Posted on September 16, 2021

Talbot Boys Confederate Monument to Be Removed on Courthouse Grounds on Maryland’s Eastern Shore

McKenna Oxenden, Baltimore Sun, September 15, 2021

What is believed to be the only Confederate statue remaining on public grounds in Maryland will be removed after the Talbot County Council adopted an immediate resolution to move it from outside the courthouse to a private park in Virginia.

The bronze Talbot Boys Statue, stationed on the lawn outside the Eastern Shore courthouse, honors Talbot County residents who fought for the South during the Civil War, its chief figure a life-size young soldier clutching a Confederate flag.

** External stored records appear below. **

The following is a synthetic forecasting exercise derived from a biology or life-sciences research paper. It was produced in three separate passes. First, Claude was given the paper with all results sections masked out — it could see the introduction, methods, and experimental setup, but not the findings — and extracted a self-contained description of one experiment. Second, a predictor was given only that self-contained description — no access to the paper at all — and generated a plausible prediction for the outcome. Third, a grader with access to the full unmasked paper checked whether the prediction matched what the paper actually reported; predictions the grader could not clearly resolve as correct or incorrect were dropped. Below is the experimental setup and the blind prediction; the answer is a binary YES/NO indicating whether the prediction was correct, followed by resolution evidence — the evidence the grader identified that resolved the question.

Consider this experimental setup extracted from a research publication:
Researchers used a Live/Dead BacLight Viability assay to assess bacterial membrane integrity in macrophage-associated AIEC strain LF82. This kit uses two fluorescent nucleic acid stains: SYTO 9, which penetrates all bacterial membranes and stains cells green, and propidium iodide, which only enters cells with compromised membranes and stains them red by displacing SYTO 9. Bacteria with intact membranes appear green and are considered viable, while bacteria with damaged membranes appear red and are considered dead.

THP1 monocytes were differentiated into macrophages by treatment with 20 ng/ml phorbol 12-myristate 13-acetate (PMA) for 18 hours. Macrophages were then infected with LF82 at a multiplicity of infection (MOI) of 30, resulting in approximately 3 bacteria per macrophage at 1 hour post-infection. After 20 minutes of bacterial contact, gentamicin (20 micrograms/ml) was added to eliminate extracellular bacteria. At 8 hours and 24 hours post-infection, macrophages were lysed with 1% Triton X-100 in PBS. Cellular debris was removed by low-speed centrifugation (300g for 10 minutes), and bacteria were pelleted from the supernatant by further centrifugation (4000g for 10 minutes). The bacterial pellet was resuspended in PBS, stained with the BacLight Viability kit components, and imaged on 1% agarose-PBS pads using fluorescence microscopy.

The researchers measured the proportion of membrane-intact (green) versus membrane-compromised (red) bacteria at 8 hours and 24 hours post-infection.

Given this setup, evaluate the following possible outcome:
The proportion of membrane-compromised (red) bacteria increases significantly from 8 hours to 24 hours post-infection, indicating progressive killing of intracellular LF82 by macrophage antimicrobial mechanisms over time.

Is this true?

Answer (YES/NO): NO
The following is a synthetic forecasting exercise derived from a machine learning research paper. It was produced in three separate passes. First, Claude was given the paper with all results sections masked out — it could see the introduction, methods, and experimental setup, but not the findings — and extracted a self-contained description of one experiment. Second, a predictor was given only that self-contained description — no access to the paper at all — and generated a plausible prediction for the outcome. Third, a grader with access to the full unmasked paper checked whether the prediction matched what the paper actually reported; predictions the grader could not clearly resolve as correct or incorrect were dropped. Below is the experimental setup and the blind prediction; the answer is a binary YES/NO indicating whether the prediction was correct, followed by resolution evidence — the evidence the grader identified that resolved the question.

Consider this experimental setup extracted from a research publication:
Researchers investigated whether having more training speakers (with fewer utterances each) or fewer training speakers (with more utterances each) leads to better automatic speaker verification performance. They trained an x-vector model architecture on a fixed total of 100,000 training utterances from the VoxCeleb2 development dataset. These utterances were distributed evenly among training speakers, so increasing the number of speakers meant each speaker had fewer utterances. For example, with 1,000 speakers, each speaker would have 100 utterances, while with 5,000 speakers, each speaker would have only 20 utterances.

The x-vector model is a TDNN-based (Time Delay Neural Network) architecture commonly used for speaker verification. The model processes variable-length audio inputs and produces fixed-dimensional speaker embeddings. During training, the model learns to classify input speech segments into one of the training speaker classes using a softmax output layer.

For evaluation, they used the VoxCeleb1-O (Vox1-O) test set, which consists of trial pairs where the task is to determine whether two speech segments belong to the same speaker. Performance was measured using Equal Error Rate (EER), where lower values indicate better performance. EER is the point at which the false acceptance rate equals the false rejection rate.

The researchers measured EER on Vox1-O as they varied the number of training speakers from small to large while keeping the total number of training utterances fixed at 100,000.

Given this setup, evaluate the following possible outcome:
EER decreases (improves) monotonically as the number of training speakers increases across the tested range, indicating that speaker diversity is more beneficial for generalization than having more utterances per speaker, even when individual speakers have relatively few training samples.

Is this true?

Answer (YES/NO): YES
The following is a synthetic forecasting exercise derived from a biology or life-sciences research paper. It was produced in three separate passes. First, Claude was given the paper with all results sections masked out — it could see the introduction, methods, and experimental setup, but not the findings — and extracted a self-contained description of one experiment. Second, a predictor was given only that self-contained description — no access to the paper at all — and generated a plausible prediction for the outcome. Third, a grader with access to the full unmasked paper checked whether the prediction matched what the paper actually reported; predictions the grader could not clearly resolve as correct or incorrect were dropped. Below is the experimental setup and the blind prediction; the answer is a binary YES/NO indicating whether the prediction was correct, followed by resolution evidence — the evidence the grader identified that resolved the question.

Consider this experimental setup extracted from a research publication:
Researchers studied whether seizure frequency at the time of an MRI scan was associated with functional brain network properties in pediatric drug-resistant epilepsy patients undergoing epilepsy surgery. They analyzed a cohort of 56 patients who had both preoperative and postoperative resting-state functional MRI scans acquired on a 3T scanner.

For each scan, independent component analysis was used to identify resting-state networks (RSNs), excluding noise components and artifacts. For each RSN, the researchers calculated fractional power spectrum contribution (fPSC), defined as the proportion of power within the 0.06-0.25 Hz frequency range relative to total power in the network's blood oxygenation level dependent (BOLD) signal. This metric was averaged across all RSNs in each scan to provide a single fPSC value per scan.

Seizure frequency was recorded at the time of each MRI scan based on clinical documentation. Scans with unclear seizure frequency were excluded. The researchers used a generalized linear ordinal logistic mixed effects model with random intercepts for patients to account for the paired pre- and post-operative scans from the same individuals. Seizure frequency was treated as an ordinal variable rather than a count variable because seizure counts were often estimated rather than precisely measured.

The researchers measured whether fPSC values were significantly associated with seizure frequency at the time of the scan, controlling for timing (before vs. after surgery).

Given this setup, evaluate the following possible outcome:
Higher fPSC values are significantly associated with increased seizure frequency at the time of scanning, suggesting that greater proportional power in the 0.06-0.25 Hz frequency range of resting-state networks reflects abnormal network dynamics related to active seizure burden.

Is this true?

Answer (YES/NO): NO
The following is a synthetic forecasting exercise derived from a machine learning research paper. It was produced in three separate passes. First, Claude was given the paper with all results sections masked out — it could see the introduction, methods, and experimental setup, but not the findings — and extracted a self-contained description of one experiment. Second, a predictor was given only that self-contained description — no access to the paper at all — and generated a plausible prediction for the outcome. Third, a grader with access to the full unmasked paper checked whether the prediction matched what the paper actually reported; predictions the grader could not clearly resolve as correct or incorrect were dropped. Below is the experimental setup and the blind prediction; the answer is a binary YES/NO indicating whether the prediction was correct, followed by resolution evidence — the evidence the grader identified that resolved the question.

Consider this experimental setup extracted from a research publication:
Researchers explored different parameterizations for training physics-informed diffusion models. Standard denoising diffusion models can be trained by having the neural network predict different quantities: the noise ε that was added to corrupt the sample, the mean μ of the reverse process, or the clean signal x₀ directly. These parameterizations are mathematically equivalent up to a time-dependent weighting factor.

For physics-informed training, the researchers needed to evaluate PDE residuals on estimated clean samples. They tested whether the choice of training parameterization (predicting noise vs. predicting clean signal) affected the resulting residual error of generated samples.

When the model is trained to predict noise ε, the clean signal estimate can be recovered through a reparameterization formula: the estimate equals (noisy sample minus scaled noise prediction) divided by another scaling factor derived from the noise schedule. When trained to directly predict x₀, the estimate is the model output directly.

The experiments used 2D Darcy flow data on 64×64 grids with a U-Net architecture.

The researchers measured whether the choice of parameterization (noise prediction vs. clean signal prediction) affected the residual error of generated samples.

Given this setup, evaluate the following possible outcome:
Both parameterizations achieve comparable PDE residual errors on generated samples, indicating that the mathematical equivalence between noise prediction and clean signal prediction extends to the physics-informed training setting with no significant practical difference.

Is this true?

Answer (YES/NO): NO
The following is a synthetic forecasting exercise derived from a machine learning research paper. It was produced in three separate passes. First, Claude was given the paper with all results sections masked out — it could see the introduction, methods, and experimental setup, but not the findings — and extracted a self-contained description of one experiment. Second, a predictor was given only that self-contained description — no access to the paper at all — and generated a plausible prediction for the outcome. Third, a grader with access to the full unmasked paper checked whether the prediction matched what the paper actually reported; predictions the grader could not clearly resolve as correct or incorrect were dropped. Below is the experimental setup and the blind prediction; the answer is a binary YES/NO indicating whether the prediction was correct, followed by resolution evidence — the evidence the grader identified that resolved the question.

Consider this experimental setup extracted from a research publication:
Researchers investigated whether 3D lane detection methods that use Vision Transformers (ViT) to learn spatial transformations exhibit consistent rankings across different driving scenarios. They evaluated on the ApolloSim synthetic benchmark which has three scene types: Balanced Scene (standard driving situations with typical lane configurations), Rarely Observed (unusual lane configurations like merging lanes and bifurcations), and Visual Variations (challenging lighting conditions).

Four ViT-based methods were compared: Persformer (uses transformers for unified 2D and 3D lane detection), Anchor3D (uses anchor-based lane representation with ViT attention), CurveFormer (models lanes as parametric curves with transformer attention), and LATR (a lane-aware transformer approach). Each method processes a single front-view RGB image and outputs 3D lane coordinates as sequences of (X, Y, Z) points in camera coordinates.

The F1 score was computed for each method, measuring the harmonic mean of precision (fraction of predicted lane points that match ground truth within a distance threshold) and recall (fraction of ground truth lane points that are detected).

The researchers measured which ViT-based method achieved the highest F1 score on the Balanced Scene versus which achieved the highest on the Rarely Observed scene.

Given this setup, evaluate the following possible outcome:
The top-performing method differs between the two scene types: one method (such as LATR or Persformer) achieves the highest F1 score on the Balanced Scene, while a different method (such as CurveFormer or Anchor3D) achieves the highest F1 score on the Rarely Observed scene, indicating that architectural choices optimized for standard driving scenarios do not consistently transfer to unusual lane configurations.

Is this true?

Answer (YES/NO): NO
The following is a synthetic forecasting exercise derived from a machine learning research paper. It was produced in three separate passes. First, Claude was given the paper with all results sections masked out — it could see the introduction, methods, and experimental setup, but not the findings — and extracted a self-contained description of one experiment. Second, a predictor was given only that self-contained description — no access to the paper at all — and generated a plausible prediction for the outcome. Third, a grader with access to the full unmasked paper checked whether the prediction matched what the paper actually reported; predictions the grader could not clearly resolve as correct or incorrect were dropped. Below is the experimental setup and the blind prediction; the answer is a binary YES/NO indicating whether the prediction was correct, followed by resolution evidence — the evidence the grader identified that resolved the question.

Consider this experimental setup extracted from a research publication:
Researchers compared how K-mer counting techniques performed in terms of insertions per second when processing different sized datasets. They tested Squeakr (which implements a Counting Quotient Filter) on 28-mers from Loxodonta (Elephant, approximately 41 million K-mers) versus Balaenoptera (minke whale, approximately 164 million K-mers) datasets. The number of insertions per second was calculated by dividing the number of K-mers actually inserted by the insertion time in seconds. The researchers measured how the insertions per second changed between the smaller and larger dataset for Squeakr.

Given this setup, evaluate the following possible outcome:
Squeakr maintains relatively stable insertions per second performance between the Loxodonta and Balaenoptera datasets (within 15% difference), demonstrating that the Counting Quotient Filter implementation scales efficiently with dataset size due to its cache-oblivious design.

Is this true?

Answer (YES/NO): NO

Under the resolution, the statue will be moved from the Easton courthouse to the Cross Keys Battlefield, a private park in Harrisonburg, Virginia, “as soon as is practicable.” The statue will then be under the care of the Shenandoah Valley Battlefields Foundation. No taxpayer money will be spent; instead the Mid-Shore Community Foundation, a charity group, will pay for all the costs associated with the statue’s removal.

The resolution passed 3-2, with Council President Chuck F. Callahan and Councilwoman Laura E. Price voting no.

“With talking with my constituents, with the exception of a handful of constituents, they want this statue removed,” Council Vice President Pete Lesher said. “Or they want us to move on to issues that help make their lives better.”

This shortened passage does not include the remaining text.